▸ TEXT PROVIDED
Following their removal to Escot the Yonge family let Great House to tenants and it "became forsaken" although it and the appendage estates continued to be owned by the Yonge family until 1790, when they were exchanged for lands in the parish of Talaton owned by the Yonge's neighbour Sir John de la Pole, 6th Baronet of Shute in the parish of Colyton.

It has been suggested that the original building was a "Courtyard House", with a now lost Hall range.

==Yonge Chapel, St Andrew's Church, Colyton==
The Yonge family of Great House had a chapel on the north side of the chancel of the parish church St Andrew, Colyton, which on the west side is separated from the north aisle by a surviving 17th-century decorative sculpted stone screen displaying the Yonge coat of arms. On the south side of the chancel is the chapel of the Pole family of Shute, which purchased Great House.

==Yonge and Pole families==
The Yonge and Pole families, closely related through the Peryams, and both resident in the parish of Colyton, had long competed with each other to win one of the two Parliamentary seats of the nearby Rotten Borough of Honiton, an electorate which expected to be bought by generous bribes which over time proved exorbitant to candidates.

▸ RECORD SET
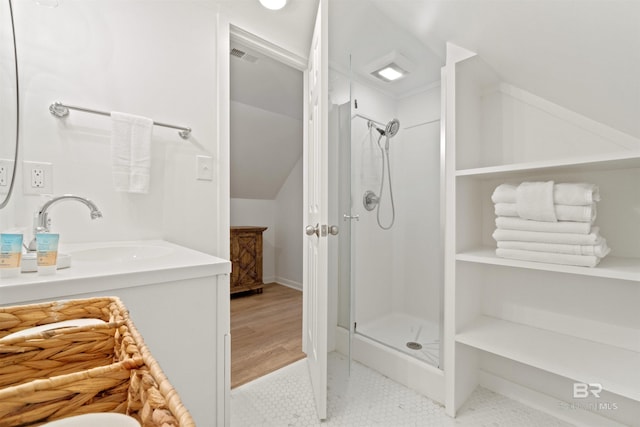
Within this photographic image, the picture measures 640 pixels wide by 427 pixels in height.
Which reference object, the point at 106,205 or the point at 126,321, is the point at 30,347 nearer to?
the point at 126,321

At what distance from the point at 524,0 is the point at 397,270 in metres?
1.93

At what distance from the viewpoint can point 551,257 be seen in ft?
3.65

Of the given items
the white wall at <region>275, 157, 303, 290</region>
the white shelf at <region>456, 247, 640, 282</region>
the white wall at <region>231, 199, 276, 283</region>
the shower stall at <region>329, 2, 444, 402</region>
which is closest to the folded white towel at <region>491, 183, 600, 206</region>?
the white shelf at <region>456, 247, 640, 282</region>

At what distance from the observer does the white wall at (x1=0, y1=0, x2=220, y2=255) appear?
112 centimetres

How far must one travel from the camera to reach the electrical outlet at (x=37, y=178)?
43.0 inches

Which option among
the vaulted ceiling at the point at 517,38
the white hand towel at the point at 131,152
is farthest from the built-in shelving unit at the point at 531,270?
the white hand towel at the point at 131,152

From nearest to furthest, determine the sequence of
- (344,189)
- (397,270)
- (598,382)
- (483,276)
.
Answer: (598,382) → (483,276) → (344,189) → (397,270)

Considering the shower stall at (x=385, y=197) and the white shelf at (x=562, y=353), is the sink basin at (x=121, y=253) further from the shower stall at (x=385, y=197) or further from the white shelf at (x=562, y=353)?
the white shelf at (x=562, y=353)

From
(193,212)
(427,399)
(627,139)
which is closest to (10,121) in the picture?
(193,212)

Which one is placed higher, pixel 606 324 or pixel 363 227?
pixel 363 227

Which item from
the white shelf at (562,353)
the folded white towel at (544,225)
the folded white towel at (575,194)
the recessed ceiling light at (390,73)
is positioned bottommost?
the white shelf at (562,353)

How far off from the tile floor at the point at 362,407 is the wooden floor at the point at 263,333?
15cm

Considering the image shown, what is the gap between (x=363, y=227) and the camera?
221 cm

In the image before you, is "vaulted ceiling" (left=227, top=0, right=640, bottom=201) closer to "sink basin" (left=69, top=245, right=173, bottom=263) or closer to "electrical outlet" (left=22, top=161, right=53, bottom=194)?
"electrical outlet" (left=22, top=161, right=53, bottom=194)
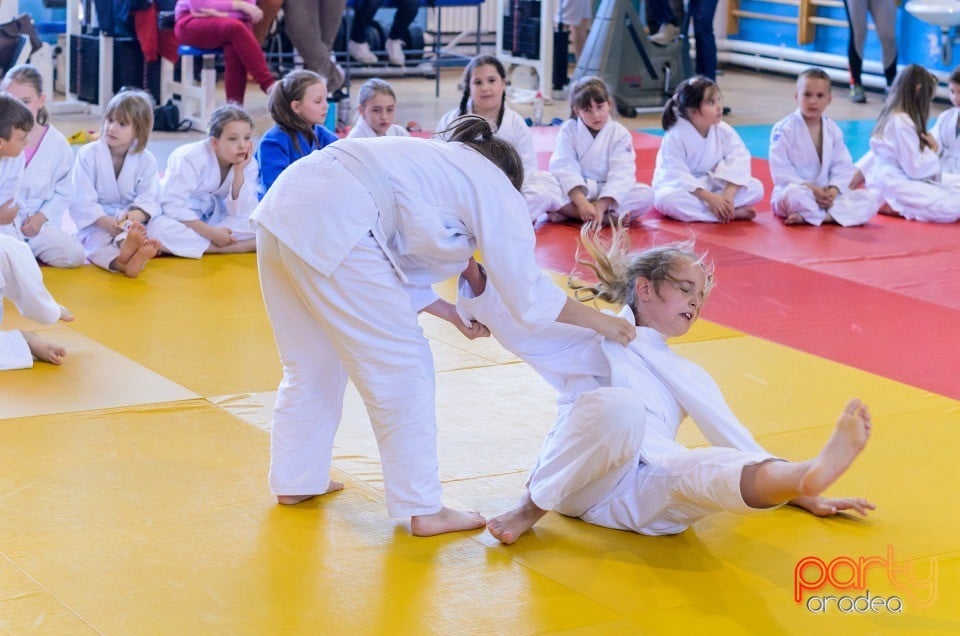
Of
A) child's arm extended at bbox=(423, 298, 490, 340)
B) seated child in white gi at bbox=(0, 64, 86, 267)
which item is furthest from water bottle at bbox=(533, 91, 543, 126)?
child's arm extended at bbox=(423, 298, 490, 340)

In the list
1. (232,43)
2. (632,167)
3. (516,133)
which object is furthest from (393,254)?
(232,43)

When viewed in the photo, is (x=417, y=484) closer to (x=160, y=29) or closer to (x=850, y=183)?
(x=850, y=183)

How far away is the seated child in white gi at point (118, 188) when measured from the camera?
5.21 m

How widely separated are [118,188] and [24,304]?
156 cm

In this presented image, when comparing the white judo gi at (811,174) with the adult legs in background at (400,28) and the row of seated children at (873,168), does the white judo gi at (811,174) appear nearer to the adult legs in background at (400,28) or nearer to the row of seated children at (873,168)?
the row of seated children at (873,168)

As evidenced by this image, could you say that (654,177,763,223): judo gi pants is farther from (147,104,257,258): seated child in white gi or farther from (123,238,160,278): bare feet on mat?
(123,238,160,278): bare feet on mat

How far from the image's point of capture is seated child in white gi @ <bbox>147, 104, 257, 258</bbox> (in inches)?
213

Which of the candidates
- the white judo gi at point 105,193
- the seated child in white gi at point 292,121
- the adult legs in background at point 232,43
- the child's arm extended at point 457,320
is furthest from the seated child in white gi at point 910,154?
the child's arm extended at point 457,320

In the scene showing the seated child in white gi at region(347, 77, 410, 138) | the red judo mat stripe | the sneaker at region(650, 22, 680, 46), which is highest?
the sneaker at region(650, 22, 680, 46)

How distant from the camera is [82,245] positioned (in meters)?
5.36

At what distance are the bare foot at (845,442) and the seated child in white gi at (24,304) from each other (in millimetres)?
2502

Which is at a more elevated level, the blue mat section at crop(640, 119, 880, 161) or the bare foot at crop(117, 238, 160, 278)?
the blue mat section at crop(640, 119, 880, 161)

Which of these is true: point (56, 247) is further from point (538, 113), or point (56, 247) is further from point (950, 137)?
point (538, 113)

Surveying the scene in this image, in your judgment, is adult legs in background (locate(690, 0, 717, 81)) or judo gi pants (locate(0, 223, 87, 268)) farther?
adult legs in background (locate(690, 0, 717, 81))
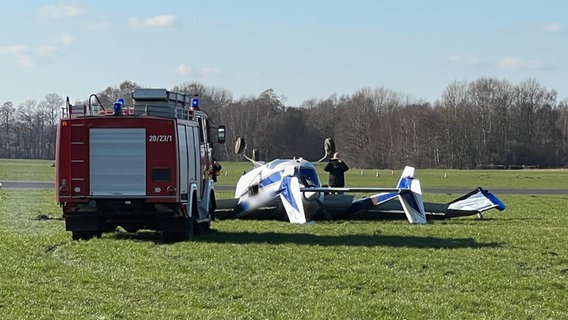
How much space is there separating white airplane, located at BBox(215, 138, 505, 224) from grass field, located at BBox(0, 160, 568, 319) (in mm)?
2818

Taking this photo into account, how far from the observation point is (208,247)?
17281 millimetres

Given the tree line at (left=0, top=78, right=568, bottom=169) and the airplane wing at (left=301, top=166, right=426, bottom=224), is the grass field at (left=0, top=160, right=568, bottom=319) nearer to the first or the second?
the airplane wing at (left=301, top=166, right=426, bottom=224)

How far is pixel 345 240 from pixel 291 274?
5.86 metres

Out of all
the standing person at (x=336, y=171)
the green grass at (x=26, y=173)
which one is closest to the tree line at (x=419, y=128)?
the green grass at (x=26, y=173)

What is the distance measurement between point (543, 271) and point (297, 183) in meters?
10.6

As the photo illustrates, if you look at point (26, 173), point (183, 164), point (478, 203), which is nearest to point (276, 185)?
point (478, 203)

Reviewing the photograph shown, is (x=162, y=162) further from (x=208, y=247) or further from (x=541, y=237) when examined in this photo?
(x=541, y=237)

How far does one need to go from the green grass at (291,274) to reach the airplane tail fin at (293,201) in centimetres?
205

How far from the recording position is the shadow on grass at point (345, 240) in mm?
18078

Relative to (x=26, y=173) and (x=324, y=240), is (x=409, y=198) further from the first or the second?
(x=26, y=173)

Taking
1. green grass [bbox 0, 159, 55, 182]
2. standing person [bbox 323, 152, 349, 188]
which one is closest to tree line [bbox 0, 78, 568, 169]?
green grass [bbox 0, 159, 55, 182]

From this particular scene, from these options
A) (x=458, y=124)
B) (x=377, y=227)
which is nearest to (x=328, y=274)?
(x=377, y=227)

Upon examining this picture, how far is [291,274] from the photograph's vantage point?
13.4 m

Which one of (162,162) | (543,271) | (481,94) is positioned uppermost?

▸ QUESTIONS
a - Could you set down the part of the text on Great House starting with "Following their removal" and going on through "purchased Great House."?
b - Answer these questions from the text on Great House:
(i) In what year were Great House and its appendage estates exchanged for lands in Talaton?
(ii) Which family's chapel is on the south side of the chancel of St Andrew's Church?
(iii) Through which family were the Yonge and Pole families closely related?
You won't need the records for this.

▸ SOLUTIONS TO THE EXERCISE
a -
Following their removal to Escot the Yonge family let Great House to tenants and it "became forsaken" although it and the appendage estates continued to be owned by the Yonge family until 1790, when they were exchanged for lands in the parish of Talaton owned by the Yonge's neighbour Sir John de la Pole, 6th Baronet of Shute in the parish of Colyton.

It has been suggested that the original building was a "Courtyard House", with a now lost Hall range.

==Yonge Chapel, St Andrew's Church, Colyton==
The Yonge family of Great House had a chapel on the north side of the chancel of the parish church St Andrew, Colyton, which on the west side is separated from the north aisle by a surviving 17th-century decorative sculpted stone screen displaying the Yonge coat of arms. On the south side of the chancel is the chapel of the Pole family of Shute, which purchased Great House.

b -
(i) 1790
(ii) The Pole family of Shute
(iii) The Peryams